Usually not a big deal, but I was able to get my live rebuild time under 100ms on an old computer, with a naive JavaScript SSG, by doing this. Having the page update immediately was nice for iteration.
[OP] abhin4v | 10 hours ago
I wrote a post about writing an SSG using Shake in Haskell. I see that it implements many ideas from this post, at least in a rudimentary way. My actual SSG (also build on Shake) is way more featureful but this article (and mine) are a good starting point.
fanf | 6 hours ago
For search I use pagefind which is really easy to add to a static site.
carlana | 3 hours ago
Yes, I had a very good experience integrating it into a project.
sigmonsez | 2 hours ago
It's super easy to throw together an SSG using go with goldmark for markdown ahndling, templ for html layout and templating and yaml for frontmatter. If anyone is interested i'll do a blog post on it. been meaning to for a while but never find the time.

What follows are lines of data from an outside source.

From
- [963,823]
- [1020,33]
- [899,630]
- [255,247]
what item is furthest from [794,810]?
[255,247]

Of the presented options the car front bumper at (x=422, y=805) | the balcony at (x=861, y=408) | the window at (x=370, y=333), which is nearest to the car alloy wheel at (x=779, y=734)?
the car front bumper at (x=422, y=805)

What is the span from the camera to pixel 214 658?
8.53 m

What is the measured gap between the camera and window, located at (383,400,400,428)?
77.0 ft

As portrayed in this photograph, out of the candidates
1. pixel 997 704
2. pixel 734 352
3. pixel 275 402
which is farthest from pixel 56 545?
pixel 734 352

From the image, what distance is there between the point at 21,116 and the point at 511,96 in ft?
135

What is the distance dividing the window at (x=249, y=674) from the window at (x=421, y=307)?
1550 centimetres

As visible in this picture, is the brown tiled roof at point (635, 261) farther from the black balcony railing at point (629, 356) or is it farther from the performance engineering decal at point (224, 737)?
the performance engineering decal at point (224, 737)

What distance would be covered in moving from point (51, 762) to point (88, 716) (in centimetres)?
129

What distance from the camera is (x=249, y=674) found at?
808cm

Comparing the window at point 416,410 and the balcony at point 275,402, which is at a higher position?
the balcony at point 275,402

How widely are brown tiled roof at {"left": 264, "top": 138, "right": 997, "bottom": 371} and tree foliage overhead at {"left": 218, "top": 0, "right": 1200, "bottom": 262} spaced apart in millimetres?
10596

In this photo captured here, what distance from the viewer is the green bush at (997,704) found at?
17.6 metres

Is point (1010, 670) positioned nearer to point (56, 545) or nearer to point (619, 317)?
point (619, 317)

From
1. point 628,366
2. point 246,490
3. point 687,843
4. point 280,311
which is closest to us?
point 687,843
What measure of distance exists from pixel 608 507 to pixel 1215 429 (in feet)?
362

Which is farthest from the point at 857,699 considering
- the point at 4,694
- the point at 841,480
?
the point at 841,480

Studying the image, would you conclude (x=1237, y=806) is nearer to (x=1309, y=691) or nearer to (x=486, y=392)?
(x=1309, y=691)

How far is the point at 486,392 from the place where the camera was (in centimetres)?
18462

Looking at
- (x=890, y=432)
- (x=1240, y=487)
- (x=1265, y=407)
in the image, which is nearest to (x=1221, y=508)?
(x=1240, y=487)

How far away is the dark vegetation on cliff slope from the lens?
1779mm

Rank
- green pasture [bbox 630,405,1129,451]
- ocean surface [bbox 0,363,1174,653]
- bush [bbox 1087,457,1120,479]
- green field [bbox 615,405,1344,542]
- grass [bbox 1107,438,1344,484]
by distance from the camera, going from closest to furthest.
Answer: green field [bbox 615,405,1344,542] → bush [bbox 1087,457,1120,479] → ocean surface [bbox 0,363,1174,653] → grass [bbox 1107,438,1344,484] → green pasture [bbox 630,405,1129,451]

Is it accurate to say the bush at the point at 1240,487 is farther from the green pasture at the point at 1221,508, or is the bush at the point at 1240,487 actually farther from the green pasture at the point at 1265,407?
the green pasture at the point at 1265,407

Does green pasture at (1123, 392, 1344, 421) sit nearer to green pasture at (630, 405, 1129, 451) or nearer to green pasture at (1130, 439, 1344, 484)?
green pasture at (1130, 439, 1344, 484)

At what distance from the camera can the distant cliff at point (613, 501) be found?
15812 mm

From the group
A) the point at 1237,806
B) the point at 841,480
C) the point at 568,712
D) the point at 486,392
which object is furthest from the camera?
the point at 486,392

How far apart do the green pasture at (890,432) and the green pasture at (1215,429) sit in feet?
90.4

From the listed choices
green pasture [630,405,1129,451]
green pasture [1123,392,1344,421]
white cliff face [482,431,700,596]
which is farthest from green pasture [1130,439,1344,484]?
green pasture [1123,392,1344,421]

iamnearlythere | 15 minutes ago
We’ve got similar taste: https://iamnearlythere.com/replacing-Jekyll-with-go/ The Makefile of that repo shows the reload strategy: using entr
einacio | 11 hours ago
I wonder if it makes sense to use a markdownast instead of dom on the html. On the markdown you'd have pre linting and source code references, but things like finding one element lists or transformations are simple to do with the standard api.